At my public high school everything around me attempted to dissuade me from becoming the quintessential “theatre kid.” My school left our arts programs severely underfunded and, as collateral, underespected. It wouldn’t have been too difficult to transfer some of the athletic funds to the drama club, but I often stood in the athletic director’s office pleading for help. Would money remedy the problematic treatment of theatre kids? No. Would it help foster the respect needed from the administration to make theatre kids feel worthy of our choice to participate in drama club? Yes.
High school students who participate in arts programs are sometimes considered inferior by peers, and it isn’t so easy to rise above the stereotype when the school system itself doesn’t want to aid in promoting success for choir, drama club, band and other arts groups. Football players are rendered god-like and have their successes announced on the loudspeaker in the morning, inflating their ever-growing egos. They take rides in plush buses to travel to games comfortably and have fully-packed stadiums of fans. The school drama club fights for enough money for a single bus to attend competitions. Our mothers held bake sales because they felt as though it was our only choice to cover the cost of new microphones. Overall high school drama clubs feel a consistent lack of support from school activity coordinators and the larger community.
In the social ladder of high schools, the theatre kids are often on the bottom, just above the chess players or the band geeks. At the top rest the lacrosse players, below the “popular for no good reason” girls who are just beat out by the football players. It never made much sense to me why, in the world of high school, my desire to participate in the musical over the soccer team automatically made me a loser –– someone who shouldn’t be invited to cool parties and didn’t attend football games or have as worthy a presence as someone who played a sport. Just because I’d opted for rehearsal and showtunes over pasta parties and practice, I was an outsider.

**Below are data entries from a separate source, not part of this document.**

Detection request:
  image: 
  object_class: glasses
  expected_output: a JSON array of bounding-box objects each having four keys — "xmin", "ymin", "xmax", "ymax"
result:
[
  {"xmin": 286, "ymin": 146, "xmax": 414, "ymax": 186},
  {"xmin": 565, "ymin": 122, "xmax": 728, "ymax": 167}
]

Given that I was involved in both cross country and theatre, I saw the immense benefits of both institutions. Ever since I was young, despite my desire to be athletic, I’d always been more drawn to the arts. I loved my cross country team in high school. I craved the sweat and the competition, the sense of unwavering teamwork and ultimate thrill we felt upon winning. But often times I felt like I didn’t belong. Sports teams at my school were cliquey and always looked toward the win, not the journey it had taken to get to that final game or match. Something about athletics seemed too serious and grave when to me it wasn’t that deep. A loss was a loss, a win was a win. In theatre, I didn’t have to deal with the crippling anxiety that we wouldn’t win or that we had to. We were just making art, we were coming together to stretch our minds and ourselves. And it was beautiful.
As someone who split her time between artistic and athletic pursuits, I can’t quite understand how in American high schools the latter automatically makes you hot and the former makes you lame. Sports games will always be sports games. They will always be American pastimes, they will always add entertainment to our lives. I will always enjoy football and basketball. But will these events and groups provide culture? Will they provide wider understanding and open the door to communicating on the basis of art? Will they provoke people to change their minds, to think? Will they inspire?

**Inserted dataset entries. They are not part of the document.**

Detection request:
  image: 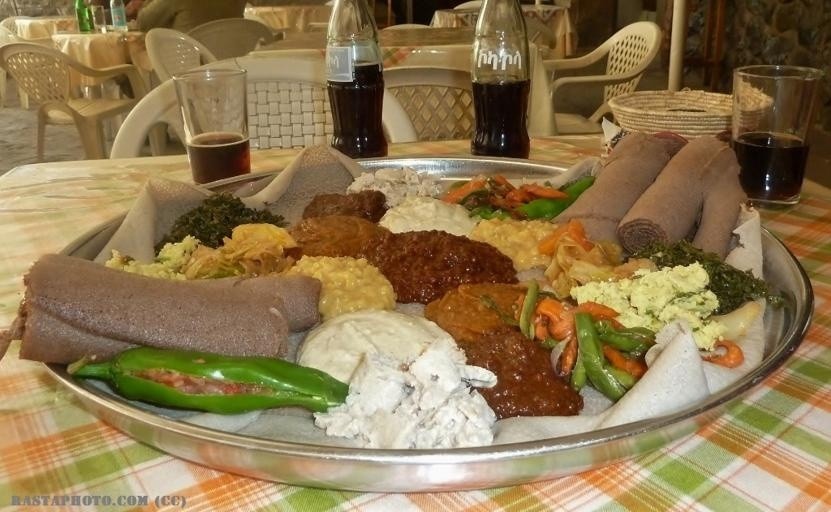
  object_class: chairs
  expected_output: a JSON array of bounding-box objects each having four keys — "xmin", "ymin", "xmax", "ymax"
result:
[{"xmin": 1, "ymin": 0, "xmax": 663, "ymax": 162}]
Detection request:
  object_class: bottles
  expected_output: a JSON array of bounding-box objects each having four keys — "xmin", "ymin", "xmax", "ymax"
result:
[
  {"xmin": 326, "ymin": 0, "xmax": 388, "ymax": 159},
  {"xmin": 76, "ymin": 0, "xmax": 128, "ymax": 34},
  {"xmin": 471, "ymin": 0, "xmax": 531, "ymax": 156}
]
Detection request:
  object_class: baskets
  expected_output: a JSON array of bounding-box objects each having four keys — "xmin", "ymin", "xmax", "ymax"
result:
[
  {"xmin": 607, "ymin": 88, "xmax": 732, "ymax": 143},
  {"xmin": 732, "ymin": 77, "xmax": 774, "ymax": 143}
]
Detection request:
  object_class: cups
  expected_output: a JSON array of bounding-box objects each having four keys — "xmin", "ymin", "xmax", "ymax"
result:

Upon graduating from high school I attended a Big 10 university in the midwest to study theatre and was hit with a massive realization: the theatre kids aren’t losers. The artists aren’t unworthy. The musicians aren’t geeks. Here at The University of Michigan there is talent pouring from the walls of our drama building, our music building, our dance building, and the high level of creative excellence produced by student artists is simply unmatched. The community respects theatre kids, acknowledges their hard work, applauds them. The vapid high school notion that my choice of extracurricular made me ultimately less likeable, less “cool,” less worthy of friendship had subsided. I was now among a cohort of people who, for doing the arts, were cool, trendy, fascinating and unique. Constantly, though, I wonder how many students from my high school (and ones like it) decided not to pursue drama club because of the downtrodden social status that comes along with it. I wonder how many students give up on their artistic dreams because high school is a time when, for the most part, we hope to blend in and not make ourselves known.
The theatre kids will stick together, always. We will be a united front, we will push past the 16-year-old bullies of our high school hallways and continue to create. We will continue to wonder, to inspire, to write and direct and perform. Because in the deep of the night, it has nothing to do with who will fund us, who will support us, who won’t laugh at us –– it has to do with the impact we make when we make art, something that is and always will be a win.